### THE EXERCISE
Write out exactly, with no other output, the lines below from the one that contains "In the image, is" through the end.

### TASK DATA
• • • •
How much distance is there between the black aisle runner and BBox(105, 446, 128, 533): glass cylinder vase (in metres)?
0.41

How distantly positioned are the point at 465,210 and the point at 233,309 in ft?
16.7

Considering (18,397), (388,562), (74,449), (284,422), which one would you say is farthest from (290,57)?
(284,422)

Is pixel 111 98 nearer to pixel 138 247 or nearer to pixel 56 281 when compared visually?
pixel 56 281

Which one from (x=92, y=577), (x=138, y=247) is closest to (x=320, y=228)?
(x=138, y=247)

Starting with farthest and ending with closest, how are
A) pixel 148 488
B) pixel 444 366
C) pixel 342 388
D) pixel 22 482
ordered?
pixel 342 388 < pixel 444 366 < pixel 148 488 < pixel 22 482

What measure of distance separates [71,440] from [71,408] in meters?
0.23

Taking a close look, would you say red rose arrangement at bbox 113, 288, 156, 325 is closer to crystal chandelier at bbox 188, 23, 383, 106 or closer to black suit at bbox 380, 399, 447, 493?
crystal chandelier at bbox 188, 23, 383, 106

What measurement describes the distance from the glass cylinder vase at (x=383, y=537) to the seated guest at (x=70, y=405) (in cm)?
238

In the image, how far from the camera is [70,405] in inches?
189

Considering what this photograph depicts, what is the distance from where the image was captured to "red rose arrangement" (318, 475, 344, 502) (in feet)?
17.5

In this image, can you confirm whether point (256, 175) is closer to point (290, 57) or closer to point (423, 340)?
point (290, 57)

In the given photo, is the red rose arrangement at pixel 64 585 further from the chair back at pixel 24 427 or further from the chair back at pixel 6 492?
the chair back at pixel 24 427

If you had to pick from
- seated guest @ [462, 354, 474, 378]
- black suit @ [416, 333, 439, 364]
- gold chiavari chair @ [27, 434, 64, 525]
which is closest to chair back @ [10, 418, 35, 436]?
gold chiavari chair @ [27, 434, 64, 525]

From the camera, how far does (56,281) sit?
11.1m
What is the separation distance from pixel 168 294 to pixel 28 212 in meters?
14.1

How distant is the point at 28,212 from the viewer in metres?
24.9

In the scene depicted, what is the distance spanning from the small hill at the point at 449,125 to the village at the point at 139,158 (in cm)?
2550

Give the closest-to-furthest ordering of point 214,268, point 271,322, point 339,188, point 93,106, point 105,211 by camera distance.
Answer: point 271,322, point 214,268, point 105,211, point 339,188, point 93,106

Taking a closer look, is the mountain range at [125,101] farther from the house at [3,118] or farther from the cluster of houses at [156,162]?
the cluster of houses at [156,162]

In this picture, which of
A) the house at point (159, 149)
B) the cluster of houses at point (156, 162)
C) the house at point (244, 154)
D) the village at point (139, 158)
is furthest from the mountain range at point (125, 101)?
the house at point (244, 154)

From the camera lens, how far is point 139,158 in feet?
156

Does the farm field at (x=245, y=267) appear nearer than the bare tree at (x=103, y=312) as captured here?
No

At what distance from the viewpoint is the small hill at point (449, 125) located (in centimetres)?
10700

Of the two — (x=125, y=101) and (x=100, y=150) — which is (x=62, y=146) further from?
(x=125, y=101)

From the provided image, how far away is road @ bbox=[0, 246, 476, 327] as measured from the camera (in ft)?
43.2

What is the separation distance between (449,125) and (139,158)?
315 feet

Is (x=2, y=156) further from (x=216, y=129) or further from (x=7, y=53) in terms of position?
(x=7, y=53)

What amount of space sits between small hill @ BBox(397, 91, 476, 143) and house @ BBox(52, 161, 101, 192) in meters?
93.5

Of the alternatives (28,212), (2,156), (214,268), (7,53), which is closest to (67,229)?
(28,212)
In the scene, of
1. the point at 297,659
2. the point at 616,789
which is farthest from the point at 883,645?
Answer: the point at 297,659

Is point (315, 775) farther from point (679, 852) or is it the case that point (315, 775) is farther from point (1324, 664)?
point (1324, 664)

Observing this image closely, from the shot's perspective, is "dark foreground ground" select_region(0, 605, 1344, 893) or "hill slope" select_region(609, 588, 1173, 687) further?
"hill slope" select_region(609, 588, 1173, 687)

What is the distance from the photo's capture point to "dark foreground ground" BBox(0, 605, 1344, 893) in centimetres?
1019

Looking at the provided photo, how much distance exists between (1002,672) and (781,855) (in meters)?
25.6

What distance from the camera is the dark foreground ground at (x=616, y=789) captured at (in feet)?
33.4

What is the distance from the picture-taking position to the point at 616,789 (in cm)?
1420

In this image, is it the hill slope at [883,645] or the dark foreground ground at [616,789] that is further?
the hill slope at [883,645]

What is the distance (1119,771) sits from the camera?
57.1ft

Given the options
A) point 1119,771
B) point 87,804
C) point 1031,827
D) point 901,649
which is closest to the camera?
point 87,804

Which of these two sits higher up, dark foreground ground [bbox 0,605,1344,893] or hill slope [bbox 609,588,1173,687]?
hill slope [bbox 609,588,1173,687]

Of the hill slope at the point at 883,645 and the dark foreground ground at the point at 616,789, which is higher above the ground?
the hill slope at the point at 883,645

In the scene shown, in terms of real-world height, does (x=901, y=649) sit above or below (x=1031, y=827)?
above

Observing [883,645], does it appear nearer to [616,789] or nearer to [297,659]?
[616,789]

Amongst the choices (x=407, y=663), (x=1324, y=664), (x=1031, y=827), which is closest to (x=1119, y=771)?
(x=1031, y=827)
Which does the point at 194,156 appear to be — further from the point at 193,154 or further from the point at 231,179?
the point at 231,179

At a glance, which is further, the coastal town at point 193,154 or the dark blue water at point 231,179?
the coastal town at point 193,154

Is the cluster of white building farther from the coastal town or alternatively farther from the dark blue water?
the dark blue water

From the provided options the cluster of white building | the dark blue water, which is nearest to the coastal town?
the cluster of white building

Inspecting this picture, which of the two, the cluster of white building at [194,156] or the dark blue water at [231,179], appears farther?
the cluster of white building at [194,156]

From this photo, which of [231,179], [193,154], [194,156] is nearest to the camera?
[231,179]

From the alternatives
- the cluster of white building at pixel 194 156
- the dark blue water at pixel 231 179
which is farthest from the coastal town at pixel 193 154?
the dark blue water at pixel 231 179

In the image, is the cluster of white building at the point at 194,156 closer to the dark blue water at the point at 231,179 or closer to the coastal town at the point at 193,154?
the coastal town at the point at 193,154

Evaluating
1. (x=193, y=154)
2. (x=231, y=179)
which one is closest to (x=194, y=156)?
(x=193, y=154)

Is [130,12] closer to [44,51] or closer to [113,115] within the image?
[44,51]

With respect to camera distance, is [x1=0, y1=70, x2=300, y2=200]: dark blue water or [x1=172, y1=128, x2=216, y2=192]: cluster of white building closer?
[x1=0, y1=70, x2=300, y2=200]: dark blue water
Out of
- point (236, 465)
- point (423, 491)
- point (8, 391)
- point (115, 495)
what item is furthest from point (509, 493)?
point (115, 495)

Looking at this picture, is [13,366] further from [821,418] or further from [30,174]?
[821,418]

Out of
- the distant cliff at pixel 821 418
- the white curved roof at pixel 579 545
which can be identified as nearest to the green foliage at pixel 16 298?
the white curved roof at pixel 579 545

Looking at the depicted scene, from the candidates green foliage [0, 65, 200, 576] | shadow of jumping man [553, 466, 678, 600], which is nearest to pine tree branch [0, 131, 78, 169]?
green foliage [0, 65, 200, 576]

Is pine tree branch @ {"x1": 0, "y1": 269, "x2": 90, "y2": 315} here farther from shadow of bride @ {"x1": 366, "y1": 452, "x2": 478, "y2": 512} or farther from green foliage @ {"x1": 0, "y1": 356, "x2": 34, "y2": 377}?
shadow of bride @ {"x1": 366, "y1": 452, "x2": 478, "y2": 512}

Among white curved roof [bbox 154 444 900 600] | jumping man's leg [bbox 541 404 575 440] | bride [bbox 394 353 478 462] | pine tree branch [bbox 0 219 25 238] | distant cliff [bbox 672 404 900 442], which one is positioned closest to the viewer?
• • • •
### SOLUTION TO THIS PROBLEM
In the image, is the cluster of white building at the point at 194,156 closer to the dark blue water at the point at 231,179 or closer to the coastal town at the point at 193,154?
the coastal town at the point at 193,154

Evaluating
1. (x=193, y=154)
2. (x=231, y=179)
which one is closest to (x=194, y=156)?
(x=193, y=154)

Is [130,12] closer to [44,51] or closer to [113,115] within the image?
[44,51]

With respect to camera distance, is [x1=0, y1=70, x2=300, y2=200]: dark blue water or [x1=172, y1=128, x2=216, y2=192]: cluster of white building closer?
[x1=0, y1=70, x2=300, y2=200]: dark blue water
Out of
- point (236, 465)
- point (423, 491)
- point (8, 391)
- point (115, 495)
what item is furthest from point (509, 493)?
point (115, 495)

Looking at this picture, is [13,366] further from [821,418] or further from [30,174]?
[821,418]

Out of
- the distant cliff at pixel 821 418
- the white curved roof at pixel 579 545
which can be identified as nearest to the green foliage at pixel 16 298?
the white curved roof at pixel 579 545

Looking at the depicted scene, from the candidates green foliage [0, 65, 200, 576] | shadow of jumping man [553, 466, 678, 600], which is nearest to pine tree branch [0, 131, 78, 169]?
green foliage [0, 65, 200, 576]

Is pine tree branch @ {"x1": 0, "y1": 269, "x2": 90, "y2": 315} here farther from shadow of bride @ {"x1": 366, "y1": 452, "x2": 478, "y2": 512} or farther from green foliage @ {"x1": 0, "y1": 356, "x2": 34, "y2": 377}?
shadow of bride @ {"x1": 366, "y1": 452, "x2": 478, "y2": 512}

Among white curved roof [bbox 154 444 900 600] | jumping man's leg [bbox 541 404 575 440] | bride [bbox 394 353 478 462] | pine tree branch [bbox 0 219 25 238] | distant cliff [bbox 672 404 900 442], which one is positioned closest to the viewer?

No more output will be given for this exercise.